[Stored data entries]
================================
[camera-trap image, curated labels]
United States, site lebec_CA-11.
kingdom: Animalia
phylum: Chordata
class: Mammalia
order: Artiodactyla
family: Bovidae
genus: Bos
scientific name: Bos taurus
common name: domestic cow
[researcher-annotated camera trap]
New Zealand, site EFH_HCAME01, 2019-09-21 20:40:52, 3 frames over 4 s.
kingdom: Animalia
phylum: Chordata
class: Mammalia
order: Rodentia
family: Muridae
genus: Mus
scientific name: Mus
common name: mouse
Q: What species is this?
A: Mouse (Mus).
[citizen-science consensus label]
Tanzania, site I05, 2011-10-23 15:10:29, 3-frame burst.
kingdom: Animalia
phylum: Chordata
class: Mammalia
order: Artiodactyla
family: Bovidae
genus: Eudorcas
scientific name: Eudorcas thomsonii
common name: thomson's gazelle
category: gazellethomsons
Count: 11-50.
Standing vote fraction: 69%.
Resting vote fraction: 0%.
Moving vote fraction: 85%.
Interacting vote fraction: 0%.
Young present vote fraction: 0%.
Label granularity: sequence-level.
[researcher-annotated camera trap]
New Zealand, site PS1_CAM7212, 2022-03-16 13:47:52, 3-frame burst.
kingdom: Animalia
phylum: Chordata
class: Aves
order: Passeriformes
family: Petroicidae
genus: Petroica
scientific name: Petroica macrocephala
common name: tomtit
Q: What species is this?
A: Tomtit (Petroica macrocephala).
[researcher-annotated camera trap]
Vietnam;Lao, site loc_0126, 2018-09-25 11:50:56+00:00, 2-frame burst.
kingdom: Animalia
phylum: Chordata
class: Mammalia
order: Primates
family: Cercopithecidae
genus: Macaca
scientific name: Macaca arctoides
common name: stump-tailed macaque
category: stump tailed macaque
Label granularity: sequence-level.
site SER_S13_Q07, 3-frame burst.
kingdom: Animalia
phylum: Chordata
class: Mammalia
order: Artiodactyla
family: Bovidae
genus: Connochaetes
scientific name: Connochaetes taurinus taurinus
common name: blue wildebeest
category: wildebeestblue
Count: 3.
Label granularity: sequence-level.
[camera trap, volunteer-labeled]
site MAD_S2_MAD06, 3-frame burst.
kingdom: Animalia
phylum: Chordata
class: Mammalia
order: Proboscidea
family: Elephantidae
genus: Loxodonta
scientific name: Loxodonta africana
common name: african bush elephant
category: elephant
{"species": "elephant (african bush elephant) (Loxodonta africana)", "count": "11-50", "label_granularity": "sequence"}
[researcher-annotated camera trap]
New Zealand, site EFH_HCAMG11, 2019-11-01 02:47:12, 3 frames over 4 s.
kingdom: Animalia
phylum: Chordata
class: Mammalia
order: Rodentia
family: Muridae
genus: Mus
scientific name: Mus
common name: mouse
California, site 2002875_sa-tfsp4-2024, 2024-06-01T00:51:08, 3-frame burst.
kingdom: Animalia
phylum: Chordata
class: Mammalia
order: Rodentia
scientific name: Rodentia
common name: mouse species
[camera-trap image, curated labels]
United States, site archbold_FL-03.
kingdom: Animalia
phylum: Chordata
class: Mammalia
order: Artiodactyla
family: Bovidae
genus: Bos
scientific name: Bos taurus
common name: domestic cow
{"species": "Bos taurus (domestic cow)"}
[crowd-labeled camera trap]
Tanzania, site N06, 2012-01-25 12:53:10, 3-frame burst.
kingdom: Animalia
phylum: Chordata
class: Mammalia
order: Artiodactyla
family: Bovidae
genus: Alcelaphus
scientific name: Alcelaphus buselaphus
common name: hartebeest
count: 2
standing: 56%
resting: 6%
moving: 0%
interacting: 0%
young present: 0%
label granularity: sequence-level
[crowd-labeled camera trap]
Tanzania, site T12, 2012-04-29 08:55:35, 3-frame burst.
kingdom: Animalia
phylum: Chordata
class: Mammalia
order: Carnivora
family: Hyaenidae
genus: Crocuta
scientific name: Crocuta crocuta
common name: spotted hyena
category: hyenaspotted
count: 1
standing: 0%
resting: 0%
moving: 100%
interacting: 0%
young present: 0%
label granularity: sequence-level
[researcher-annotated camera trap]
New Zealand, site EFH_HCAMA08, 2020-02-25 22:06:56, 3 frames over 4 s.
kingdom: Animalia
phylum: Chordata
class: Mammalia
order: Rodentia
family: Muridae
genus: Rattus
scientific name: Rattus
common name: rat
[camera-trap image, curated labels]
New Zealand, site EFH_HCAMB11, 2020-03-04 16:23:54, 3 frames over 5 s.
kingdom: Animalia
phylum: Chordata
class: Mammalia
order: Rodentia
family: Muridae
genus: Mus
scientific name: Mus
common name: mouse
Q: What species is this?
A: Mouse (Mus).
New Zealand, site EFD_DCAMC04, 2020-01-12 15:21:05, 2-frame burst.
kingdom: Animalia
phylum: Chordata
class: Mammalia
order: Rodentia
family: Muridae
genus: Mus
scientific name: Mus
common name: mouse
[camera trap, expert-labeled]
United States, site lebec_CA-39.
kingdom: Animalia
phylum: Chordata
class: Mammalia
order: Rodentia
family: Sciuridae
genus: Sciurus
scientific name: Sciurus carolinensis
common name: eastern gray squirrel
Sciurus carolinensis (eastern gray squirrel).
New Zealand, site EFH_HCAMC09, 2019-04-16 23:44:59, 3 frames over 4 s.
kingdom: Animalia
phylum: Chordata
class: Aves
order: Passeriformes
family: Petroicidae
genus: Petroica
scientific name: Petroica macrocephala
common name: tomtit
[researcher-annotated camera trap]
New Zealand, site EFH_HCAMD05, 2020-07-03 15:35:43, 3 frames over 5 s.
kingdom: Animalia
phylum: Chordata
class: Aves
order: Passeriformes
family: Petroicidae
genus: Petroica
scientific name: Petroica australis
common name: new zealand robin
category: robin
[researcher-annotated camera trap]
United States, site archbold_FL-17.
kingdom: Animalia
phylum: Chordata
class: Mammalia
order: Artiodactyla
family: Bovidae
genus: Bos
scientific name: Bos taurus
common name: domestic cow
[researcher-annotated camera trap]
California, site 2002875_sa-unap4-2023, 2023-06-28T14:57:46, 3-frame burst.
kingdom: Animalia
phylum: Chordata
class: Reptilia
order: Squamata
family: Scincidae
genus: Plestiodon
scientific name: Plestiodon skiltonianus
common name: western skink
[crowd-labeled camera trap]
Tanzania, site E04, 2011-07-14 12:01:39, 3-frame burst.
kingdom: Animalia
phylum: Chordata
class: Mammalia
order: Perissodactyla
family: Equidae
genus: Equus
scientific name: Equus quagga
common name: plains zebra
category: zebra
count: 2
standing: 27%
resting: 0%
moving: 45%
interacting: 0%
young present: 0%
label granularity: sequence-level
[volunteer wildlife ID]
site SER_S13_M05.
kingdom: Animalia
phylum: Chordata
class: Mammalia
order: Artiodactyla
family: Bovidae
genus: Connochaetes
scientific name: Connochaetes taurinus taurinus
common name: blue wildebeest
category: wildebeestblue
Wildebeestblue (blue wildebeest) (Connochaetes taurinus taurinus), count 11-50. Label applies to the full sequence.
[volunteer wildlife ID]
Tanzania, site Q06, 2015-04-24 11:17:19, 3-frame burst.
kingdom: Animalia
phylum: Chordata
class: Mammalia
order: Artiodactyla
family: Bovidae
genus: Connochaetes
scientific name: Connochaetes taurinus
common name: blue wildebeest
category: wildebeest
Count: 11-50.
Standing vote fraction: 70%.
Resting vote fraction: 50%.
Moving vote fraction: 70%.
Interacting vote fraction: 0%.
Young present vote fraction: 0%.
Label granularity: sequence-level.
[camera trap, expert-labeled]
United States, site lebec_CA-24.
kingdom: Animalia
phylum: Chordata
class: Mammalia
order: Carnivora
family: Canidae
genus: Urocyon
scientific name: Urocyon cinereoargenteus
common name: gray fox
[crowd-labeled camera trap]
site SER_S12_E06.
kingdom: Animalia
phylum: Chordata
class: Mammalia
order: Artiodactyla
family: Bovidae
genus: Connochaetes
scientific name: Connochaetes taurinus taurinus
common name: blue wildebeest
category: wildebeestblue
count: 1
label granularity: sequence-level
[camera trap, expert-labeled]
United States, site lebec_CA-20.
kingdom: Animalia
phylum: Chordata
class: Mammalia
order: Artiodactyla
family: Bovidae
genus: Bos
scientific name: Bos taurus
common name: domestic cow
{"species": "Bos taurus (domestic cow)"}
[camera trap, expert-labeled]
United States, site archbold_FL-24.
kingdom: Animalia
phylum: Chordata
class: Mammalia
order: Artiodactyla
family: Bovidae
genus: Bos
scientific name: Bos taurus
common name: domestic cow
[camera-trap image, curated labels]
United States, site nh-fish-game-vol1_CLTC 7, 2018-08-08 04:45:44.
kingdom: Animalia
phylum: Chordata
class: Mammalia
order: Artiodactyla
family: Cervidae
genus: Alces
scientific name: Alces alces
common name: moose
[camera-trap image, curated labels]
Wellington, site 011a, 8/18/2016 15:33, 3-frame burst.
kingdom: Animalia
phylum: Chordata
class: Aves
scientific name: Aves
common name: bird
================================
Goal of the exercise: Looking only at the data above, say how many of its lines contain the string "africana", and nothing more.

Reply to the exercise: 2